Tag: Pro-life

FDA Undermines Women, Unborn Babies With New Abortion Drug Rules

This week the federal Food and Drug Administration unexpectedly changed the rules governing abortion-inducing drugs like RU-486.

In 2000 the FDA issued straightforward instructions governing how doctors were to administer RU-486. However, as we have written before, many abortion clinics have ignored those instructions, choosing instead to administer the drugs in manners different from what the FDA requires.

According to National Right to Life, 14 women have died and thousands of others have been injured by being given RU-486 in a manner inconsistent with the FDA’s protocols.

As a result, states like Arkansas have begun adopting laws requiring abortion clinics to follow the FDA’s protocols when administering abortion drugs like RU-486. That’s what Act 577 of 2015 championed by Rep.
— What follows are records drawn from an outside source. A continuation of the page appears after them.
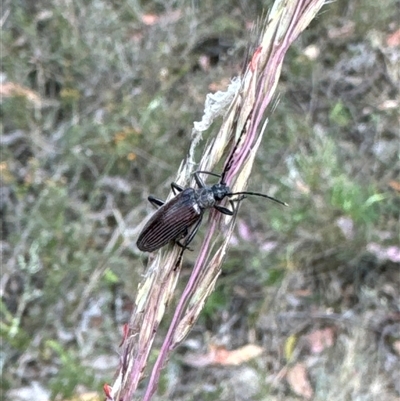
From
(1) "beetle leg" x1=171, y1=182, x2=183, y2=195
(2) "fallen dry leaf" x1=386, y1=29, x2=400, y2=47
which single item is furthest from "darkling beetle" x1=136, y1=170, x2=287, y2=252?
(2) "fallen dry leaf" x1=386, y1=29, x2=400, y2=47

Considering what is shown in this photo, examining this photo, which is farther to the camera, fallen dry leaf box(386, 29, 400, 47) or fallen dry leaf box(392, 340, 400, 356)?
fallen dry leaf box(386, 29, 400, 47)

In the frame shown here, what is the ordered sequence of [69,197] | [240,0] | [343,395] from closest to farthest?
[343,395], [69,197], [240,0]

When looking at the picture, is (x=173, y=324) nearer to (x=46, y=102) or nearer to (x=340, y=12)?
(x=46, y=102)

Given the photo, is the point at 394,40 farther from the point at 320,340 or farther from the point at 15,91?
the point at 15,91

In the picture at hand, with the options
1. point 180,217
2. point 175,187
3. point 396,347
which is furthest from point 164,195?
point 175,187

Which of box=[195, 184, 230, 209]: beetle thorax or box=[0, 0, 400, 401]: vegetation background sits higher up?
box=[0, 0, 400, 401]: vegetation background

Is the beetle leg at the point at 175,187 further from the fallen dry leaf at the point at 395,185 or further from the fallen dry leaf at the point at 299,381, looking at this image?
the fallen dry leaf at the point at 395,185

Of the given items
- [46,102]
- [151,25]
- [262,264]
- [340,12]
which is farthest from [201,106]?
[340,12]

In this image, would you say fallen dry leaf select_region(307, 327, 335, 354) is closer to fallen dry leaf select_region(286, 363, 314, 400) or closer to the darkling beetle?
fallen dry leaf select_region(286, 363, 314, 400)
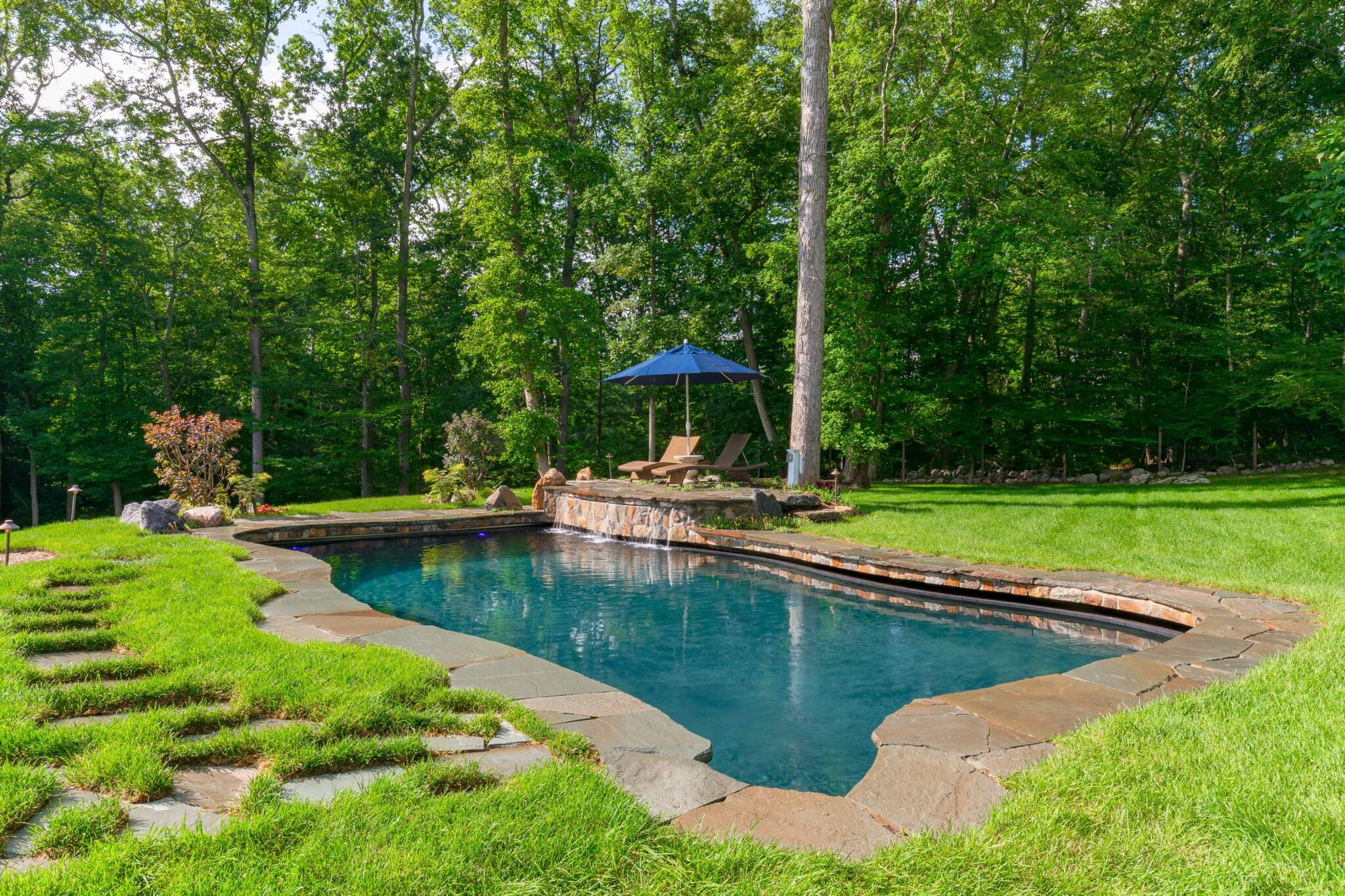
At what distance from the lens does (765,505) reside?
8734mm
Charlene Fite and Senator Linda Collins-Smith did.

In response to these laws, it seems, the FDA has decided to change its protocols to make it easier to dispense RU-486.

Under the old protocols, drugs like RU-486 could be given up to the seventh week of pregnancy, and each round of drugs had to be given to the woman under the supervision of the doctor. Under the new protocols, RU-486 can be given up to the tenth week of pregnancy, and the drugs can be sent home with the woman for her to take on her own.

RU-486 operates in two doses. Each woman is given two sets of drugs that kill and expel her unborn baby; the drugs effectively trigger a miscarriage that many have described as terribly painful and that research indicates is prone to complications.

Under the FDA’s new protocols, a woman who is some two and a half months pregnant will be given abortion-inducing drugs and sent home to take the drugs and miscarry her unborn child. It’s a chilling prospect.

This rule change helps abortion clinics, who now can sell abortion drugs to more women more easily—and later in pregnancy—than they could under the original FDA protocols. However, it hurts women who now are going to be subject to unsafe abortion practices with the FDA’s full approval, and it contributes to the deaths of innocent, unborn children killed in abortion.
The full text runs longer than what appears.